• Exercise: Extract each line of the material that follows exactly and omit its pictures.

[[ Available data open ]]

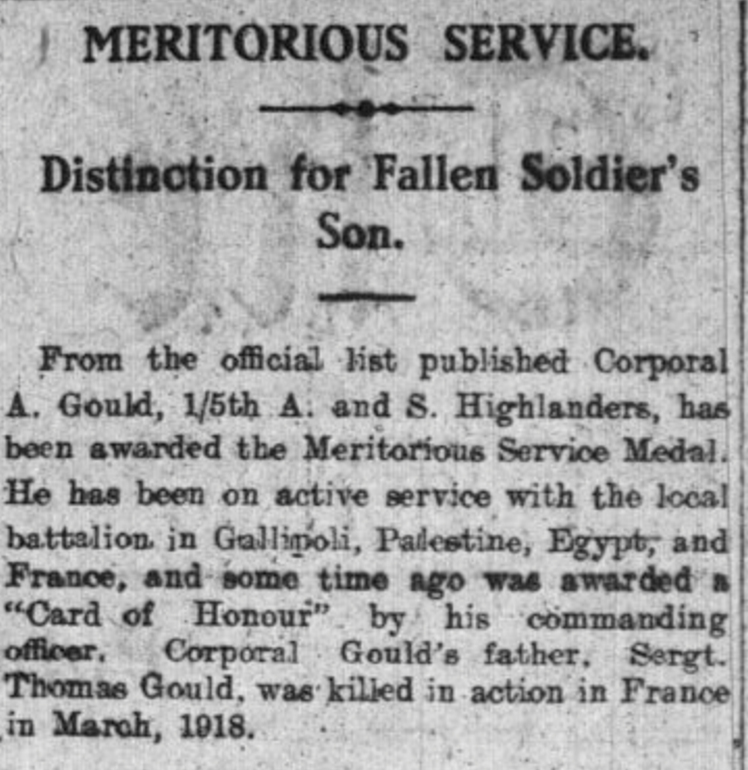 MERITORIOUS SERVICE.

Distinction for Fallen Soldier's Son.

From the official list published Corporal A. Gould, 1/5th A. and S. Highlanders, has been awarded the Meritorious Service Medal. He has been on active service with the local battalion in Gallipoli, Palestine, Egypt, and France, and some time ago was awarded a "Card of Honour" by his commanding officer. Corporal Gould's father, Sergt. Thomas Gould, was killed in action in France in March, 1918.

[[ Available data closed ]]

• Task result:
 MERITORIOUS SERVICE.

Distinction for Fallen Soldier's Son.

From the official list published Corporal A. Gould, 1/5th A. and S. Highlanders, has been awarded the Meritorious Service Medal. He has been on active service with the local battalion in Gallipoli, Palestine, Egypt, and France, and some time ago was awarded a "Card of Honour" by his commanding officer. Corporal Gould's father, Sergt. Thomas Gould, was killed in action in France in March, 1918.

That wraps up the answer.